### EXCERPT TO READ
Heap
- We can build heap by \(T_a=O(n)/n=O(1)\) , Therefore , we try to delete/insert the heap with time complexity less. say \(T_a=O(1)\)
- HW 4: https://blog.csdn.net/ZJU_fish1996/article/details/50992928
Leftist Heaps¶
Definition¶
Def.1¶
The null path length, \(Npl(X)\), of any node \(X\) is the length of the shortest path from \(X\) to a node without two children. Define \(Npl(NULL) = –1\).
Def.2¶
The leftist heap property is that for every node \(X\) in the heap, the null path length of the left child is at least as large as that of the right child.
Theorem.1¶
A leftist tree with \(r\) nodes on the right path must have at least \(2^r – 1\) nodes.
- For right subtree
For the tree,left path actually all equals to its roots' NPL
-
\(r=1\) clearly holds
-
If \(NLP(X)=r\le k\) holds then if \(NLP(X)=r=k+1:\)
Its right subtree must have \(NLP(X)=k\)
\(\because when\ NLP(X)= k \ right \ path \ has \ at\ least\ 2^k-1\ nodes\)
So all the right part at least \(2^k-1\)
- For left subtree
-
\(r=1\) clearly holds
-
If \(NLP(X)\le k\) holds then if \(NLP(X)=k+1:\)
Its left subtree's right path must be \(\ge k\)
So at least right path is k, so at least \(2^k-1\) for the left part
-
Thus \(2^k-1+2^k-1+1=2^{k+1}-1\)
-
Induction concludes.
Operations¶
Merge¶
- Recursive Version.
PriorityQueue Merge ( PriorityQueue H1, PriorityQueue H2 ){
if ( H1 == NULL ) return H2;
if ( H2 == NULL ) return H1;
if ( H1->Element < H2->Element ){return Merge1( H1, H2 );}
else {return Merge1( H2, H1 );}
}
static PriorityQueue
Merge1(PriorityQueue H1,PriorityQueue H2){
if(H1->Left == NULL){H1->Left = H2;}
else{
H1->Right = Merge(H1->Right,H2);
if(H1->Left->Npl<H1->Right->Npl){
swapChildren(H1);
}
H1->Npl = H1->Right->Npl+1;
}
return H1;
}
-
\(T_p=O(logN)\)
-
Iterative Version
-
For SORTING \(loglogN\) → \(logN * loglogN\)
-
Only have to maintain two pointers.
Skew Heaps¶
Any \(M\) consecutive operations take at most \(O(M log N)\) time.
- Merge:
Always swap the left and right children except that the largest of all the nodes on the right paths does not have its children swapped. \(No Npl.\)
Skew heaps have the advantage that no extra space is required to maintain path lengths and no tests are required to determine when to swap children.

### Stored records
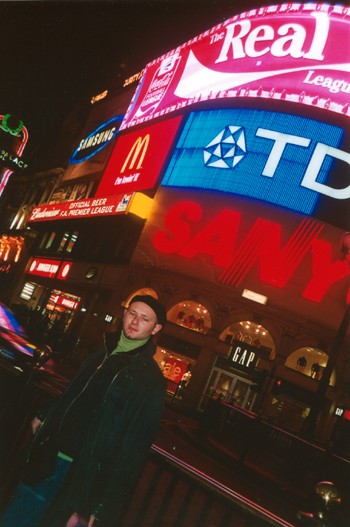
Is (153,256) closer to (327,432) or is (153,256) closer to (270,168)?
(270,168)

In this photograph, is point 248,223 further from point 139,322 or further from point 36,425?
point 36,425

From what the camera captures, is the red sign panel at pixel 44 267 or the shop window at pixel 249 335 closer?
the shop window at pixel 249 335

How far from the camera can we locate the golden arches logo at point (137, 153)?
25195mm

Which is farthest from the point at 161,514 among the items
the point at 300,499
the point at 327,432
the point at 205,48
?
the point at 205,48

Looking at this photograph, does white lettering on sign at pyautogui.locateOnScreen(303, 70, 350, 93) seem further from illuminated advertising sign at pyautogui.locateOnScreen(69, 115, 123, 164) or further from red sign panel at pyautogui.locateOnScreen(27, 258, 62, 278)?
red sign panel at pyautogui.locateOnScreen(27, 258, 62, 278)

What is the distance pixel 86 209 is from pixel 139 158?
16.8 ft

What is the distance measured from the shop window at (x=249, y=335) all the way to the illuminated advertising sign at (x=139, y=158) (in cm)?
945

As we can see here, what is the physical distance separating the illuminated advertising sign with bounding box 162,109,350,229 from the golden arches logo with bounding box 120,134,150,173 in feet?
16.3

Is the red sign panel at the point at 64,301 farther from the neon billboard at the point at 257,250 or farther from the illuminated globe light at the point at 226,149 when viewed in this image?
the illuminated globe light at the point at 226,149

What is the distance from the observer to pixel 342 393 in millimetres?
18141


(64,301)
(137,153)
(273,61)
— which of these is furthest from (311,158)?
(64,301)

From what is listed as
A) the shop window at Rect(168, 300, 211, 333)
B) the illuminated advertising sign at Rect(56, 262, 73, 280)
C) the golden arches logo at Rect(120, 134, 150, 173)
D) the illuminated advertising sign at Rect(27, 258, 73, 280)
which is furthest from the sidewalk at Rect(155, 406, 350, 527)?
the illuminated advertising sign at Rect(27, 258, 73, 280)

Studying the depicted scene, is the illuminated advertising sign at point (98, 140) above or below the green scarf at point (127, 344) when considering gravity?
above

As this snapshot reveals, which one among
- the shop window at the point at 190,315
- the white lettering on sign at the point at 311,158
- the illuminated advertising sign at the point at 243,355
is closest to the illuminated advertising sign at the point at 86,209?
the shop window at the point at 190,315
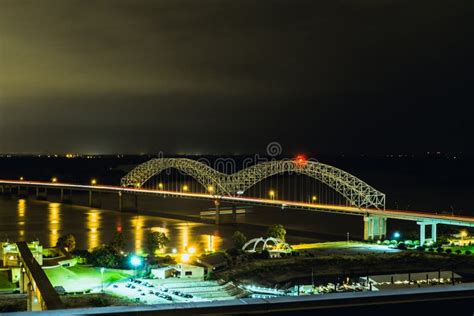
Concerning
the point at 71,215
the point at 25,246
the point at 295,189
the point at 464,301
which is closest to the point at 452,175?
the point at 295,189

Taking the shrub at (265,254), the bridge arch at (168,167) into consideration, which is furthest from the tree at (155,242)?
the bridge arch at (168,167)

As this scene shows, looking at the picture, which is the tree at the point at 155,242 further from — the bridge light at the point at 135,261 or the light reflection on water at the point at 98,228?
the bridge light at the point at 135,261

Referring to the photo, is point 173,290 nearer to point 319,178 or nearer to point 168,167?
point 319,178

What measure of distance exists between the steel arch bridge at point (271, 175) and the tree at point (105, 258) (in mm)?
13945

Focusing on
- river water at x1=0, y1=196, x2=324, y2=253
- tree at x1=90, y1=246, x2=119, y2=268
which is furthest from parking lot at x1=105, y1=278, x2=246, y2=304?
river water at x1=0, y1=196, x2=324, y2=253

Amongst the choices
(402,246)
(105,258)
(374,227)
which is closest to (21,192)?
(374,227)

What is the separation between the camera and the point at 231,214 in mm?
31891

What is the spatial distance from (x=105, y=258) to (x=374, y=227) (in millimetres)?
11686

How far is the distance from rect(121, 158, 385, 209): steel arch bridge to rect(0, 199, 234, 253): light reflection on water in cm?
623

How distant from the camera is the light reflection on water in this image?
68.9 ft

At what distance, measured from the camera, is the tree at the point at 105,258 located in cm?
1471

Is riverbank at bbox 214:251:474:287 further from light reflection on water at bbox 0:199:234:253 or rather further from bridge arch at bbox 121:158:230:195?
bridge arch at bbox 121:158:230:195

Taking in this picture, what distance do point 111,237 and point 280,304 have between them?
70.8 feet

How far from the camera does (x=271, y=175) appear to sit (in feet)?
122
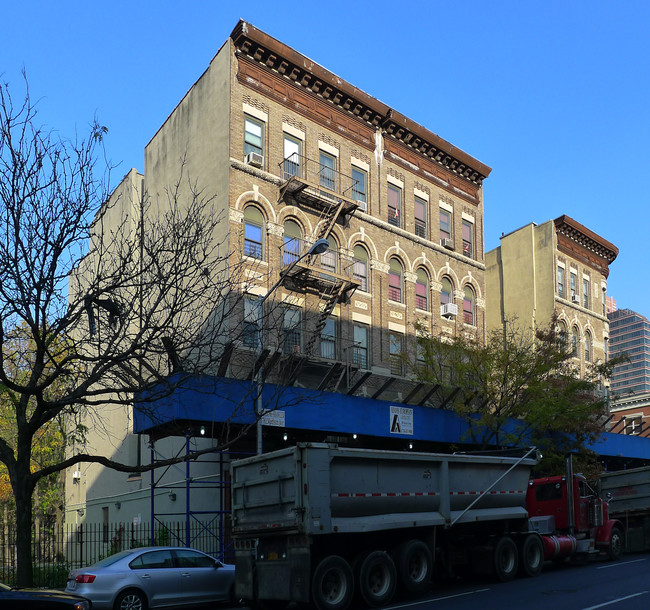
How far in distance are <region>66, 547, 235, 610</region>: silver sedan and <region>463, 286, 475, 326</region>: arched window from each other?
23922mm

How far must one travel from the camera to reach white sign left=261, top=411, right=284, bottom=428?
76.2 feet

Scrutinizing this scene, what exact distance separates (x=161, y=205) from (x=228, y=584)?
71.3 feet

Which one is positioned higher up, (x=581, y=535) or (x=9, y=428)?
(x=9, y=428)

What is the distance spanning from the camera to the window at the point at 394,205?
35.0 m

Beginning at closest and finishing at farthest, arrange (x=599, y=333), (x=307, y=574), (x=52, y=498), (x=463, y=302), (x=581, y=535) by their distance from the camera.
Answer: (x=307, y=574), (x=581, y=535), (x=463, y=302), (x=52, y=498), (x=599, y=333)

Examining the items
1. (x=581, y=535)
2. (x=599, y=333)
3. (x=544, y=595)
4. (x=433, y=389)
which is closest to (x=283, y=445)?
(x=433, y=389)

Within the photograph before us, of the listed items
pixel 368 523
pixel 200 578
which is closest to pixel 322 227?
pixel 200 578

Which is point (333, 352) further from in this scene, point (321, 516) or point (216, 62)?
point (321, 516)

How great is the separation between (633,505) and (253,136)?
63.1ft

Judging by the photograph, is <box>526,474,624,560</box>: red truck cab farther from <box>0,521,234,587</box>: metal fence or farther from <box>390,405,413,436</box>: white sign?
<box>0,521,234,587</box>: metal fence

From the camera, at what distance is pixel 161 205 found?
34.2 m

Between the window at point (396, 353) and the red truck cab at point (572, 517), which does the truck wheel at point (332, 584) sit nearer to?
the red truck cab at point (572, 517)

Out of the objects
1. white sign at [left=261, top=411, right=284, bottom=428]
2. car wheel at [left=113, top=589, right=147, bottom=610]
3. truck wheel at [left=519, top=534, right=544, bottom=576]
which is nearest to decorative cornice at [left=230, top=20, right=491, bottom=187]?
white sign at [left=261, top=411, right=284, bottom=428]

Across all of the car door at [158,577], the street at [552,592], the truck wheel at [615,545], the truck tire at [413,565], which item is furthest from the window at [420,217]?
the car door at [158,577]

### STATED GOAL 1
In the notes on leftist and skew heaps, what advantage do skew heaps have, and what feature of their merge gives rise to it?
### STATED GOAL 2
In the notes on leftist heaps, swap "subtree" for "subheap" in the passage starting with "- For right" and going on through "part at least \(2^k-1\)".
### STATED GOAL 3
List every function name that is defined or called in the merge code of the notes on leftist heaps.

### FULL SOLUTION 1
Skew heaps need no extra space to maintain path lengths and no tests to decide when to swap children. Their merge always swaps the left and right children, except for the largest node on the right paths, and keeps no Npl.

### FULL SOLUTION 2
- For right subheap
For the tree,left path actually all equals to its roots' NPL
-
\(r=1\) clearly holds
-
If \(NLP(X)=r\le k\) holds then if \(NLP(X)=r=k+1:\)
Its right subheap must have \(NLP(X)=k\)
\(\because when\ NLP(X)= k \ right \ path \ has \ at\ least\ 2^k-1\ nodes\)
So all the right part at least \(2^k-1\)

### FULL SOLUTION 3
Merge, Merge1, swapChildren